Grammarly (Chrome extension)– Grammarly provides spelling and grammar correction wherever you type. It works in Google Docs, Gmail, Forms, and everywhere else on the web!
Google Keep – Google Keep is a great tool for collecting research, resources, ideas, and tracking your to-do list! Keep integrates into Google Drive, Gmail, and Calendar for quick access to your notes.
Originality Reports – Google Classroom has a built-in feature that will check student submissions for text copied from the web.
Note: Schools using the free version of Google Workspace for Education can use Originality Reports 5 times per class. Upgrade to a paid edition for unlimited use. Learn more.
Feedback and ELA editing tools for Chromebooks
A first draft is just the beginning. Here are some ELA resources for the classroom that teachers and students can use to improve their writing, provide feedback, and peer edit.
Grading tips for teachers: leave feedback students will read!
Mote (Chrome Extension) – If you are sick of typing student feedback, you need Mote! Mote lets you record audio feedback into the comment box in Google Docs and Classroom. If students have the Mote extension they can click play to hear your suggestions.
Screencastify – If written and verbal feedback isn’t enough, record a personal video using Screencastify! It’s quick and easy to record and share a video through Google Classroom!
e-Comments (Chrome Extension) – Quickly insert feedback to your students from a library of more than 200 common suggestions. You can use the existing comment back or add your own custom comments.
Note: You can try e-Comments free for 10 days. A lifetime license costs $29.99. Most teachers can probably get by with the integrated Google Classroom comment bank, but if you need a bit more power, this extension is worth considering.

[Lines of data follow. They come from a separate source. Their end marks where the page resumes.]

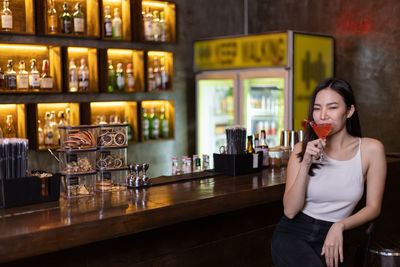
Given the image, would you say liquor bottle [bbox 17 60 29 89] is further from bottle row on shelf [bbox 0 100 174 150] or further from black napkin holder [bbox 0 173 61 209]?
black napkin holder [bbox 0 173 61 209]

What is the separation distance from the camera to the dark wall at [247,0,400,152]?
477 centimetres

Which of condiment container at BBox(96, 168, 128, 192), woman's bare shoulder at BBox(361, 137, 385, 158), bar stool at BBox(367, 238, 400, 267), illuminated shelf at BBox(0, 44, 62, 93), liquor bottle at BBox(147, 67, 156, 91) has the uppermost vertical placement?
illuminated shelf at BBox(0, 44, 62, 93)

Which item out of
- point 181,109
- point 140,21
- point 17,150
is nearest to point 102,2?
point 140,21

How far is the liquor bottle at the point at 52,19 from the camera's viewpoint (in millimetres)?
4430

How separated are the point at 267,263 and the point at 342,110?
1362 millimetres

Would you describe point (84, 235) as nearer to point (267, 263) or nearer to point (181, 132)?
point (267, 263)

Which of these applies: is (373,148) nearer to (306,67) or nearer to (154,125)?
(306,67)

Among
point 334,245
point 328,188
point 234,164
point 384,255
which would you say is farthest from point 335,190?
point 234,164

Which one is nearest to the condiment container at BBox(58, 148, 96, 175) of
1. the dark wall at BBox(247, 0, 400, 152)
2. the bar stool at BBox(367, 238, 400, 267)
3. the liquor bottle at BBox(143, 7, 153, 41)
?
the bar stool at BBox(367, 238, 400, 267)

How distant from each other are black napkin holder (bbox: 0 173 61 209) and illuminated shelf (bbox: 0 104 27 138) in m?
2.22

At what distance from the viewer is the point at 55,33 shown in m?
4.42

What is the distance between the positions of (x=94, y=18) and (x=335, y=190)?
11.0 ft

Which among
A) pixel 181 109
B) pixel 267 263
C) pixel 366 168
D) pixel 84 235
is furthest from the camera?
pixel 181 109

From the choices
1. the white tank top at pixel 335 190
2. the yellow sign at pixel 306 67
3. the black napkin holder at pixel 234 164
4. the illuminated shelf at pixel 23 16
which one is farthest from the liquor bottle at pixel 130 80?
the white tank top at pixel 335 190
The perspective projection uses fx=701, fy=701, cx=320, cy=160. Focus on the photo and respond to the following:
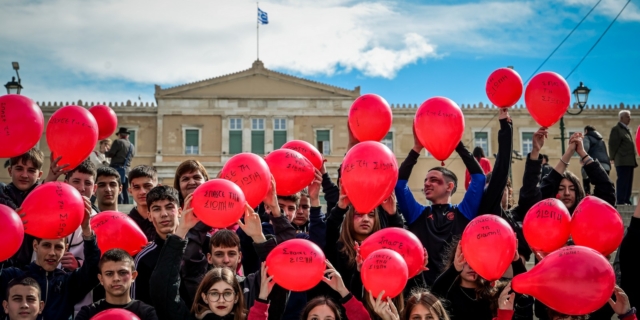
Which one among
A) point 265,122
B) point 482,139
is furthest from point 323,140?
point 482,139

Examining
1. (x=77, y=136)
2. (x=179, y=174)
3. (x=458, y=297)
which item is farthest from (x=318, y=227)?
(x=77, y=136)

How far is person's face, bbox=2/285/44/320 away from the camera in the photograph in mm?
4680

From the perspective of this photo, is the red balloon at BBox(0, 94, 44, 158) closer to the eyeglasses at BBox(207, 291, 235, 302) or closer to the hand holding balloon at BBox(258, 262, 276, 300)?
the eyeglasses at BBox(207, 291, 235, 302)

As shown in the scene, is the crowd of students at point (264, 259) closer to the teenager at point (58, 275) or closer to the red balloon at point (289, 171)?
the teenager at point (58, 275)

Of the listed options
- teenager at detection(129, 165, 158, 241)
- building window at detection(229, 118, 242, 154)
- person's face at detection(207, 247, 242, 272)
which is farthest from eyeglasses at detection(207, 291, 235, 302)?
building window at detection(229, 118, 242, 154)

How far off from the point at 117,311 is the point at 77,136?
75.8 inches

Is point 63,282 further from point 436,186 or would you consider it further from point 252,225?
point 436,186

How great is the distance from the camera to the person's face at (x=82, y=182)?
6022mm

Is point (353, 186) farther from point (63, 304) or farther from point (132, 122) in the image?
point (132, 122)

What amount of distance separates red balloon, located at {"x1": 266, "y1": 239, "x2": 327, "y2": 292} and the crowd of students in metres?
0.10

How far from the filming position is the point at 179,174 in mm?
6219

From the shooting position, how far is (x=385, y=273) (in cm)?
450

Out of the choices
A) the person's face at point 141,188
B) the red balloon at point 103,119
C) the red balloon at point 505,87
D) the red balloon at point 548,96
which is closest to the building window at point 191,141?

Draftback – Is that student essay curiously perfect? Draftback will turn the revision history of Google Docs into a time-lapse video, allowing you to see exactly how that essay was written and catching cheaters red-handed!
Kami – If you prefer to add hand-written notes and feedback, consider using the PDF editor Kami. Students can also use Kami to peer-edit writing assignments.
This ELA teacher is grading all of her student essays using a touch-screen Chromebook and the Google Classroom Android app!
Build your own ELA toolbox!
I wouldn’t recommend using all of these classroom ELA resources… pick the ones that are a good fit for your class, teaching style, and technology goals.
When used by a seasoned, experienced teacher, these ELA tech tools can help students develop into strong readers and writers!